## TASK
Copy every row below word for word, leaving out the pictures.

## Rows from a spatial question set
··········

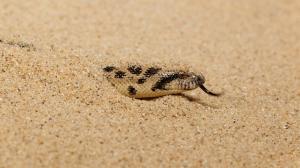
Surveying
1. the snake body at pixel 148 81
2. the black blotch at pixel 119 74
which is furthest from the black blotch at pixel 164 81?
the black blotch at pixel 119 74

··········

## SOLVED EXERCISE
Surveying
1. the snake body at pixel 148 81
2. the black blotch at pixel 119 74
which is furthest from the black blotch at pixel 164 81?
the black blotch at pixel 119 74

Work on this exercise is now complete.